Foi por isso que nos demos bem. Cliff, no fundo, não gosta de mim. Entre outras
coisas não faz nada para me proteger das moscas, no verão.
(O Finalíssimo
Espetáculo da Corista)
Mahmet arrancou a
túnica. Arrancou o turbante também. Atirou as duas coisas em Djemal.
Surpreso, Djemal
mordeu a roupa malcheirosas balançando a cabeça como se tivesse os dentes
cravados no pescoço de Mahmet, sacudindo-o até matá-lo. Rosnava e atacava o
turbante, agora desfeito num longo pano sujo. Comeu parte do turbante e com uma
das grandes patas dianteiras pisoteou o resto.
Mahmet, atrás da
árvore, começou a respirar melhor. Sabia que os camelos podem desabafar a ira
na roupa do homem a quem odeiam e que depois se acalmam. Esperava que fosse
assim, desta vez. Não gostava de ideia de voltar a pé para Khassa. Queria ir
até Elu-Bana, que considerava “sua casa”.
(A Vingança de
Djemal)
Gostava mesmo era de
se deitar ao sol com a dona numa das espreguiçadeiras de lona que havia no
terraço de casa. Mas não gostava das pessoas que ela às vezes convidava,
dezenas de pessoas que passavam a noite, que ficavam acordadas até tarde,
comendo e bebendo, ouvindo discos ou tocando piano – pessoas que o separavam de
Elaine. Pessoas que lhe pisavam nas patas; pessoas que, às vezes, o pegavam por
trás, desprevenido, e ele tinha de lutar para se soltar; pessoas que lhe
passavam a mão com rudeza; pessoas que às vezes fechavam alguma porta,
deixando-o trancadi. Gente! Ming
detestava gente. No mundo inteiro, só gostava de Elaine. Ela o amava e
compreendia.
(A Maior Presa de
Ming)
– Neste rato –
começou Alden, também baixinho.
Mas parou para
pegar, com dedos levemente trêmulos, a ponta de uma saborosa salsicha do
pãozinho com manteiga a sua frente. Jogou-a para o rato, que recuou um pouco,
depois disparou para a salsicha, pegou-a e mastigou-a, segurando-a com o toco
de pata.
– Este rato tem
força – disse, afinal – Imagine tudo o que ele passou.

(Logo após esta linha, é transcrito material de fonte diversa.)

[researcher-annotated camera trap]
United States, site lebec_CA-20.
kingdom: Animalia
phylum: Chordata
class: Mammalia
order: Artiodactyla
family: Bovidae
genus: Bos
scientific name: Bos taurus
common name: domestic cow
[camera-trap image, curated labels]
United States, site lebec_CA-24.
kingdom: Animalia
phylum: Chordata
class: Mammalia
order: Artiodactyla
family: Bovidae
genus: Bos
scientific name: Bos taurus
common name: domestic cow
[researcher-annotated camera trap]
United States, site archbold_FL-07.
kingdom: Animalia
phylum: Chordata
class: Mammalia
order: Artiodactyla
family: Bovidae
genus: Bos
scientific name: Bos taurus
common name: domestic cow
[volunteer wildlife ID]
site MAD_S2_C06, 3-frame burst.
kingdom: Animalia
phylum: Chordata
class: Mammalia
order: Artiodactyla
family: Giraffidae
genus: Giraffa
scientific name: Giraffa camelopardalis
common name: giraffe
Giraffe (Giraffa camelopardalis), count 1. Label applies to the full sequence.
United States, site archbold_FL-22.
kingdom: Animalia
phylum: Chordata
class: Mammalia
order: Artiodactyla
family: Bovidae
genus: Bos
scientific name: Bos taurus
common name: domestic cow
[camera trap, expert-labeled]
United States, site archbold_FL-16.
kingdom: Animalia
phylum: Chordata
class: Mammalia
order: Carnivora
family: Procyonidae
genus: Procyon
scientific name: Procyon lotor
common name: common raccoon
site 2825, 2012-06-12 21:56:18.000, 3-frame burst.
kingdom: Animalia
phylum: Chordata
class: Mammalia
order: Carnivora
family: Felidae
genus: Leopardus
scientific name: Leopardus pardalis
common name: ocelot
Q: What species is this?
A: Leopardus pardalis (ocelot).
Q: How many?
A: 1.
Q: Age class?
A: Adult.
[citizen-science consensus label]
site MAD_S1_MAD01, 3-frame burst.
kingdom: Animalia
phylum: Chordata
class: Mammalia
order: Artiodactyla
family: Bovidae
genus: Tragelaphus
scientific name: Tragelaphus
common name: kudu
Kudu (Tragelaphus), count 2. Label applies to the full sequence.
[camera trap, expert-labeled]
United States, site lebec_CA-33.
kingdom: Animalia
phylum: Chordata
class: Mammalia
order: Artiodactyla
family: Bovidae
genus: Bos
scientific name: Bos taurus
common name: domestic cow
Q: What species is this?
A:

E nem por isso ele
desistiu, não foi?
(O Rato mais
Corajosos de Veneza)
... Das criaturas de
duas pernas não vinha nada de confiável e abundante, talvez uma tigela de leite
e pão, mas não todo dia, nada que se pudesse contar. Mas no grande cavalo
avermelhado, tão pesado e lento, a gatinha cinzenta passava a reconhecer um
amigo confiável. Vira cavalos antes, mas nenhum tão grande quanto aquele. Nunca
chegara perto de um cavalo, nunca tocara nenhum. Achava isso divertido e
perigoso...
(Cavalo-motor)
Os outros gatos
deviam estar caçando. Bess procurou até no estábulo, mas não encontrou o
gatinho. Então olhando de relance para Fanny no campo, de cabeça baixa a
mastigar trevos, deu com o gatinho, a fazer cabriolas e correr ao sol em torno
dos cascos da água, como uma baforada de fumaça soprada de uma lado para o
outro. A leveza e a energia do gatinho fascinaram Bess por alguns momentos. Que
contraste, notou, com seu peso terrível, sua lentidão, sua idade! Seguiu
sorrindo, na direção do portão. O gatinho ia gostar do osso.